REQUIRED TASK →
Rewrite the lines of the collected data from the line holding "What is the measurable" through the end, inclusive. Keep everything unchanged except the distance values in the answers, each of which is offset by 100.

[Collected data]
☆ ☆ ☆ ☆ ☆
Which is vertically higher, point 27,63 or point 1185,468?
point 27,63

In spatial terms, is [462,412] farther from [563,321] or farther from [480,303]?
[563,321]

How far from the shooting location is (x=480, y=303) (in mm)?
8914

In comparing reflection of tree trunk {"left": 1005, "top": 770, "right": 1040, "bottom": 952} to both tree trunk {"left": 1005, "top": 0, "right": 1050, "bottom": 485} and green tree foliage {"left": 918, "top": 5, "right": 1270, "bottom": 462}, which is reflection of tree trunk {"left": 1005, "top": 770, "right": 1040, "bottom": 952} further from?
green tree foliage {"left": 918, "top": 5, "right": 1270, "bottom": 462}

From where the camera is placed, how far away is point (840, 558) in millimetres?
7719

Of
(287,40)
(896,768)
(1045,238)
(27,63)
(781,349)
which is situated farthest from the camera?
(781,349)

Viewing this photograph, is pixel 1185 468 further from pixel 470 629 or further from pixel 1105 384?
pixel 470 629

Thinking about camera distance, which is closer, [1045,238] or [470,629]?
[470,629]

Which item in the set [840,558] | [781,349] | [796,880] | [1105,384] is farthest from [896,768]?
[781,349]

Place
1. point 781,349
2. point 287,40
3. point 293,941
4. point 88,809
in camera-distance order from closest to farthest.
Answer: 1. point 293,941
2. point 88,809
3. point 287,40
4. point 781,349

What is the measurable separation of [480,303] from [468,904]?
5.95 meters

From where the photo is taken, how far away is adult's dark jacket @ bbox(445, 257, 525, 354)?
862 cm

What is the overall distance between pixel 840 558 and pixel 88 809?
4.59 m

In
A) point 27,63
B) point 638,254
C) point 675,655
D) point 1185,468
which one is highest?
☆ ☆ ☆ ☆ ☆
WRITTEN SOLUTION →
What is the measurable separation of [480,303] from [468,904]?
105.95 meters

From where the photo is taken, how far away is adult's dark jacket @ bbox(445, 257, 525, 354)?
962 cm

What is the overall distance between pixel 840 558 and pixel 88 809?
104.59 m

In
A) point 27,63
B) point 638,254
C) point 675,655
D) point 1185,468
which one is highest?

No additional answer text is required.